Menurut data, sebanyak 83 persen penembakan yang dilakukan di seluruh dunia telah dilakukan di negara-negara berpenghasilan tinggi dan menengah ke atas. Hanya 0,2 persen dosis telah diberikan di negara berpenghasilan rendah.

Orang yang divaksinasi mengacu pada seseorang yang telah menerima setidaknya satu dosis vaksin, dan orang yang divaksinasi lengkap telah menerima semua dosis vaksin yang diperlukan. Untuk vaksin Pfizer-BioNTech, orang yang “divaksinasi penuh” telah menerima dua dosis.

Sementara dosis vaksin masih relatif langka secara global, sebagian besar negara telah memfokuskan upaya vaksinasi dini mereka pada kelompok prioritas seperti kelompok yang rentan secara klinis; orang berusia 60-an, 70-an, dan lebih tua; dan pekerja garis depan, seperti dokter dan perawat.

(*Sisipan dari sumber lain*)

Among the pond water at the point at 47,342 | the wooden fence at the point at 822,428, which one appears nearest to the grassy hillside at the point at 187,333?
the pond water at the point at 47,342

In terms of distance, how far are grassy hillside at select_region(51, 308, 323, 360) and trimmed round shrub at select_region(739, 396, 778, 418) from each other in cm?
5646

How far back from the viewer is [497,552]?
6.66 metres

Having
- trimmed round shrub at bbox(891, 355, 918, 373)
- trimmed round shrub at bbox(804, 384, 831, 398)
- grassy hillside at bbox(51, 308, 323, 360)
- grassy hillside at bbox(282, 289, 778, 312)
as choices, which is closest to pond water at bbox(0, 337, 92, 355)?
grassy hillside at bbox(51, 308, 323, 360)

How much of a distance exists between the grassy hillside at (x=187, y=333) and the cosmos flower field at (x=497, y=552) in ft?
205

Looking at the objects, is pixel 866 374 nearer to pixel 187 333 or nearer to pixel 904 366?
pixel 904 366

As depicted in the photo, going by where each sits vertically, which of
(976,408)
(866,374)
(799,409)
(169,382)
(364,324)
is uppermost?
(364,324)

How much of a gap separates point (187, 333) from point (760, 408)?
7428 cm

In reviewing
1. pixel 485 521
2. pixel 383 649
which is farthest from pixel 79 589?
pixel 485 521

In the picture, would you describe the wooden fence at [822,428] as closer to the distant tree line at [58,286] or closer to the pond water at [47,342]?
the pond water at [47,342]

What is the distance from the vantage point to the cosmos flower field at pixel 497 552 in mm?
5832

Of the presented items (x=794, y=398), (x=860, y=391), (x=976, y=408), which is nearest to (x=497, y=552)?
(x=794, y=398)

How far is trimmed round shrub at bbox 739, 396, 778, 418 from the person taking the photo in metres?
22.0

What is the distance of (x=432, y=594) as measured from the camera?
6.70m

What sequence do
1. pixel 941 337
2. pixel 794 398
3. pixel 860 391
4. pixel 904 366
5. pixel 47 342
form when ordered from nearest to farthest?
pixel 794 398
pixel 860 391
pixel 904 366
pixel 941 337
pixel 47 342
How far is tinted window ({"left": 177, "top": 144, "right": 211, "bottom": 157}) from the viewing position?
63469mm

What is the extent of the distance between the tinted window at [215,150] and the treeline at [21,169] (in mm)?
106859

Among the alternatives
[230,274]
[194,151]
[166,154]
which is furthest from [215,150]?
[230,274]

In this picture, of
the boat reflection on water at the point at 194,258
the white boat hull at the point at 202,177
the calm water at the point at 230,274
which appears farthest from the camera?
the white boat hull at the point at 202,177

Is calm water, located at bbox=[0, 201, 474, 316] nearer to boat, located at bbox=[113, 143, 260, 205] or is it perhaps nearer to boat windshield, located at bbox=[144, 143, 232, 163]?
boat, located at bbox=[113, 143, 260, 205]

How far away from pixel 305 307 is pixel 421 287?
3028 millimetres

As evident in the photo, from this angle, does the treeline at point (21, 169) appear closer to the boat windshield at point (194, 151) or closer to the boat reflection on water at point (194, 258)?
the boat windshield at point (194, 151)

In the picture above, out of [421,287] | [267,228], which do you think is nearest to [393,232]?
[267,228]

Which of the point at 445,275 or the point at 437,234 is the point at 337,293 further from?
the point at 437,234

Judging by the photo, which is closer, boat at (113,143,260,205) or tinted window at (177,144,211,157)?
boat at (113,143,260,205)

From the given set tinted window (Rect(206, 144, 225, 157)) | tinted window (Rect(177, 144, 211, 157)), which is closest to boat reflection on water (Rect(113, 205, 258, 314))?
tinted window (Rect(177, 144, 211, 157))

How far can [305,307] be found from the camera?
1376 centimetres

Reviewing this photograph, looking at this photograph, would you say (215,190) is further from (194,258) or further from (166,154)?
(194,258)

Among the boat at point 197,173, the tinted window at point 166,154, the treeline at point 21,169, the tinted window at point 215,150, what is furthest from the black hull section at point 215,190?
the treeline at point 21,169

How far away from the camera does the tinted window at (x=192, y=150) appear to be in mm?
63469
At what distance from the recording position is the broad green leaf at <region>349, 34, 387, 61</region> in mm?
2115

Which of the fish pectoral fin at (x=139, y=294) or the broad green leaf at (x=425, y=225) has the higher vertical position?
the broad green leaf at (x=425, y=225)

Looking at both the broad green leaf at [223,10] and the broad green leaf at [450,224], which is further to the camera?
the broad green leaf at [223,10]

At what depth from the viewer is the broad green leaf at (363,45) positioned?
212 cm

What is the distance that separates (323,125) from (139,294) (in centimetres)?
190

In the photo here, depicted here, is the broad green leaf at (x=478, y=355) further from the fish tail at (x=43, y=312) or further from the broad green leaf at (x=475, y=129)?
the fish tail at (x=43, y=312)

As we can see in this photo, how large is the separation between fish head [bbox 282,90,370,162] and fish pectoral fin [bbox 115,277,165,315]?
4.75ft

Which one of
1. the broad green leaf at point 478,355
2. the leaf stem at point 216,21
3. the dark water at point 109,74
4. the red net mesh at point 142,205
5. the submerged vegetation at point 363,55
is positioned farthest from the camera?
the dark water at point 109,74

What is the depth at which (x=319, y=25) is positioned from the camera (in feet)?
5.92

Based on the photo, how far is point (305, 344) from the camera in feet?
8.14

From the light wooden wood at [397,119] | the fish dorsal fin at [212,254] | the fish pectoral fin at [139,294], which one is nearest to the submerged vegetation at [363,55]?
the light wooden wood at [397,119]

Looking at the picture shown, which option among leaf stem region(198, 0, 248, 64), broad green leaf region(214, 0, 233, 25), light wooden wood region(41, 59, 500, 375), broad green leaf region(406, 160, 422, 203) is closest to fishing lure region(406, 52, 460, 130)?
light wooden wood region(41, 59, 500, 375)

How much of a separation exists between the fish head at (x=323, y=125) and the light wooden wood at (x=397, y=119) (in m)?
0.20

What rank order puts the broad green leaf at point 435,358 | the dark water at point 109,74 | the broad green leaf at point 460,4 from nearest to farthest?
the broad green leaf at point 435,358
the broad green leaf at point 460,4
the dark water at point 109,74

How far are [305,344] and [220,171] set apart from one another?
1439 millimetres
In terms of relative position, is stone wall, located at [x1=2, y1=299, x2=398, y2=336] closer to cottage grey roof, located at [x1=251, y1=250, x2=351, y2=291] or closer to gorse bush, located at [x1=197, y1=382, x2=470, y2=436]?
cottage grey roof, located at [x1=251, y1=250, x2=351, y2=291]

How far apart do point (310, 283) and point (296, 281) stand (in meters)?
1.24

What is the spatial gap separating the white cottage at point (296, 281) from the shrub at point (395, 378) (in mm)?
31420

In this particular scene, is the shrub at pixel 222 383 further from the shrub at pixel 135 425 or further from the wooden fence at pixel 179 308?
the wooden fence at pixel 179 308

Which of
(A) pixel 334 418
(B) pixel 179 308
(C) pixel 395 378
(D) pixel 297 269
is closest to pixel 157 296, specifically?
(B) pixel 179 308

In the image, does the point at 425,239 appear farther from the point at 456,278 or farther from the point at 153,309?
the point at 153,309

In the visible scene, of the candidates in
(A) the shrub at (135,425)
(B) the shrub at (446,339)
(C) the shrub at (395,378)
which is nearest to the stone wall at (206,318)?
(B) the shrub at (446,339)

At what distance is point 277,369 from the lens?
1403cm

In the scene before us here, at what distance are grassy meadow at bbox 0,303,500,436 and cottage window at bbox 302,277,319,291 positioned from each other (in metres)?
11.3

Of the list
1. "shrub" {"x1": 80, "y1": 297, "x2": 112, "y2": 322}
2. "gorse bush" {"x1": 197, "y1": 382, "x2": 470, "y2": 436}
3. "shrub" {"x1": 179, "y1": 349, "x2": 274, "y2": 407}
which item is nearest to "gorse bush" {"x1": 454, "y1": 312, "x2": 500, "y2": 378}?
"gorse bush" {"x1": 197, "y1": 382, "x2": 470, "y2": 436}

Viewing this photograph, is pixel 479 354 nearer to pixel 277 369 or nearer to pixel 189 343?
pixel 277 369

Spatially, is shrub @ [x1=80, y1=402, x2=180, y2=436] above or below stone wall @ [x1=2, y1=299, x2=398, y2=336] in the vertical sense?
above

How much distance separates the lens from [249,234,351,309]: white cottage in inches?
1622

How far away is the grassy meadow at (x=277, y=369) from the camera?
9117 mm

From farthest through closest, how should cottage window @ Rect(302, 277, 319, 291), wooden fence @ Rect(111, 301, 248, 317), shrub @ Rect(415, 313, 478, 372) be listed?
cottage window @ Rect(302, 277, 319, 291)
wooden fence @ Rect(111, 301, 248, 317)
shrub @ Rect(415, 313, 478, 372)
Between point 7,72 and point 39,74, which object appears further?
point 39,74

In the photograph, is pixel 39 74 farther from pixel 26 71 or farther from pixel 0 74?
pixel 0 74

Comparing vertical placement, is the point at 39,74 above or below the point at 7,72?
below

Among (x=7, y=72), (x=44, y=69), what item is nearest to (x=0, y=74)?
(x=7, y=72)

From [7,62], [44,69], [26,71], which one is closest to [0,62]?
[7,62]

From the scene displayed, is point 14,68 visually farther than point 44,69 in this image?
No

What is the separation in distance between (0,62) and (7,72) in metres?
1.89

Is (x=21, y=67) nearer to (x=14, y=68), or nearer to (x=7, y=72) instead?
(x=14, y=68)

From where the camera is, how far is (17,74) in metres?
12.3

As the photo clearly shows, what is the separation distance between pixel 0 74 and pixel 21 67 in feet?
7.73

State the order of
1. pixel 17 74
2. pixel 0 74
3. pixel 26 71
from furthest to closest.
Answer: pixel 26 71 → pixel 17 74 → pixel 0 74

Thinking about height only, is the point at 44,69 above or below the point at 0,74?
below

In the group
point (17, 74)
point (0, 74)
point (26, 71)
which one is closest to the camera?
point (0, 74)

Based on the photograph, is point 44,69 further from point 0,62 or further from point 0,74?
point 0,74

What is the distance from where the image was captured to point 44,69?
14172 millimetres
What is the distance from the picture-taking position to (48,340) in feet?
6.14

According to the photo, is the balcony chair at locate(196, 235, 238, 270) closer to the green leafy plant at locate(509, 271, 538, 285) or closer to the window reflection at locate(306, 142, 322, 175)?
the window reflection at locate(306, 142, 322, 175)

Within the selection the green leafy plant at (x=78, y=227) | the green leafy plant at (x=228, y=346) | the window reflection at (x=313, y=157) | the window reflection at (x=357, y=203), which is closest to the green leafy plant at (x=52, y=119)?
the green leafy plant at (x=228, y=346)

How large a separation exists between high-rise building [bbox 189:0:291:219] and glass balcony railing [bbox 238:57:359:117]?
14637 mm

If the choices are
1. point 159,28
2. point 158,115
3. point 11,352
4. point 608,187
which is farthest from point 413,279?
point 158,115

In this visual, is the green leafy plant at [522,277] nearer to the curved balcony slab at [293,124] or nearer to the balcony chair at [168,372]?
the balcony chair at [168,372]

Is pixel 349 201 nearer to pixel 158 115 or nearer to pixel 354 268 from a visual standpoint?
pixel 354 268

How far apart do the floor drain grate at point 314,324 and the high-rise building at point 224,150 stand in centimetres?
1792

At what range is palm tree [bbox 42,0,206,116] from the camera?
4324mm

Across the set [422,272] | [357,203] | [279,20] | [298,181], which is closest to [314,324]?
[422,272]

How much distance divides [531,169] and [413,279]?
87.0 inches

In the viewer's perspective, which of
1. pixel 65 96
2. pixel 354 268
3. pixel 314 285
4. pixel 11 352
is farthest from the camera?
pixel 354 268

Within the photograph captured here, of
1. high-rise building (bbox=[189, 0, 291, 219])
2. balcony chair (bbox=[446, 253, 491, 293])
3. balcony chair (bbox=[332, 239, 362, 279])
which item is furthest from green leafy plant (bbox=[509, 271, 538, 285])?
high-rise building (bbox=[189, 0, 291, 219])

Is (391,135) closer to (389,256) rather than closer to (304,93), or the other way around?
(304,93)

Ada juga perbedaan mencolok antar benua. Afrika memiliki tingkat vaksinasi paling lambat di antara benua mana pun, dengan beberapa negara belum memulai kampanye vaksinasi massal, lapor data tersebut.

Negara-negara kurang kaya mengandalkan pengaturan berbagi vaksin yang disebut Covax, yang bertujuan untuk menyediakan dua miliar dosis pada akhir tahun, lapor The News International. (ANI)

Bersumber : Data HK

Anda mungkin juga suka...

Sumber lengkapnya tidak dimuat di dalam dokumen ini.